(SELECTED EXCERPT)

********

Interest Limitation Rules (ILR)
Finance Act 2021 introduced rules in relation to the deductibility of interest to transpose Ireland’s remaining EU ATAD measures. The Interest Limitation Rules (“ILR”), applying to accounting periods commencing on or after 1 January 2022, aims to limit base erosion through the excessive use of interest deductions by linking a taxpayer’s allowable net borrowing/interest costs directly to its level of earnings. The provisions of ILR will operate alongside existing rules that restrict the deductibility of interest expenses.
The maximum corporation tax deduction available under these rules for net borrowing/interest costs is limited to 30% of tax-adjusted earnings before tax and before deductions for net interest expense, depreciation and amortization (EBITDA) subject to some exceptions. While the default rate of the fixed ratio is set at 30%, a taxpayer may in certain circumstances elect to deduct an amount in excess of 30% of tax-adjusted EBITDA under the “group ratio” rule. The group ratio is calculated as Group exceeding borrowing costs / Group EBITDA.

********

(RECORDED INFORMATION)
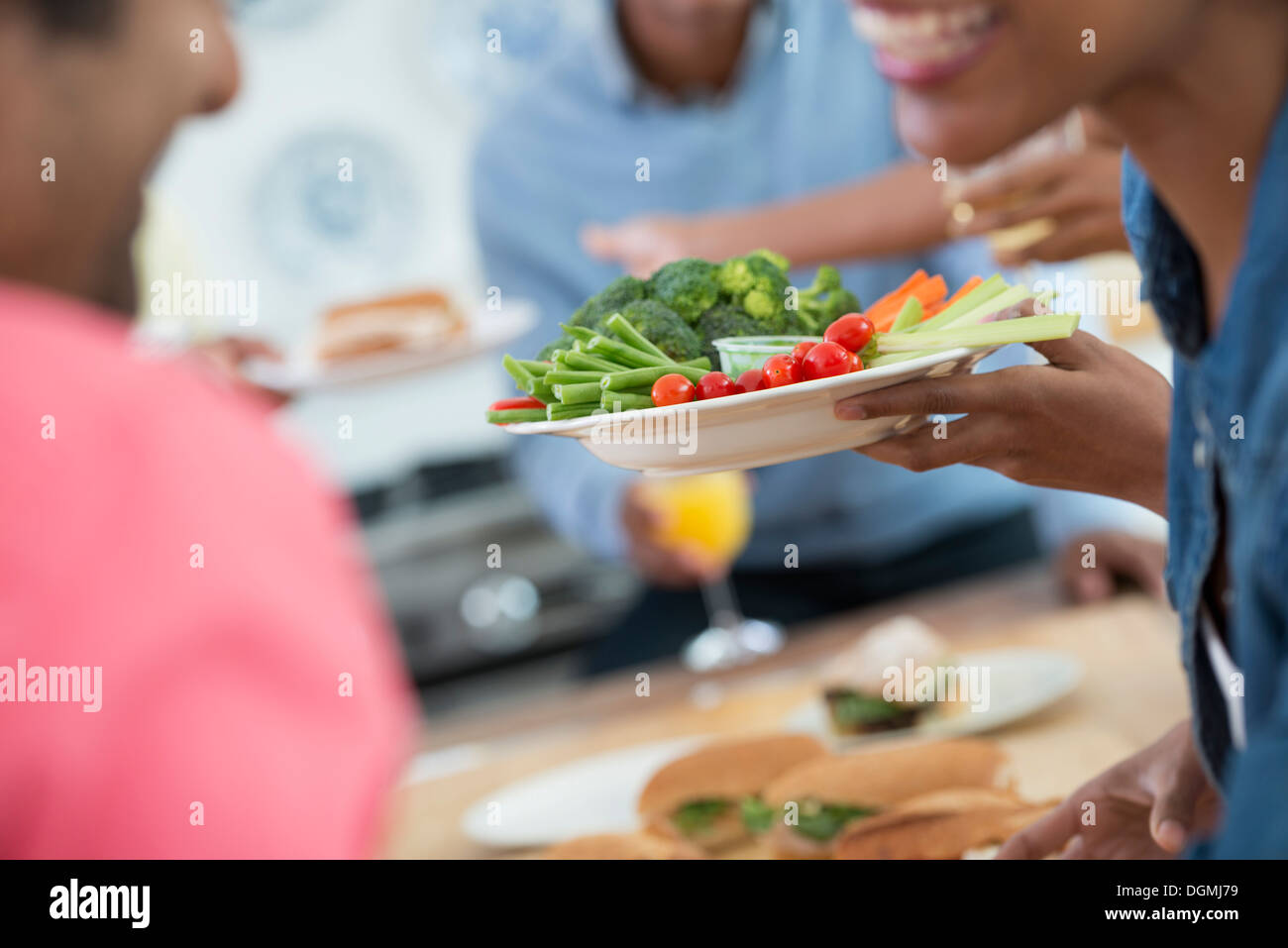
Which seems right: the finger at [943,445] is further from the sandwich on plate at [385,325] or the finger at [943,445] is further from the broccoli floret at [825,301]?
the sandwich on plate at [385,325]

********

Please state the date on or after which accounting periods must commence for the Interest Limitation Rules text above to apply.

(RIGHT ANSWER) 1 January 2022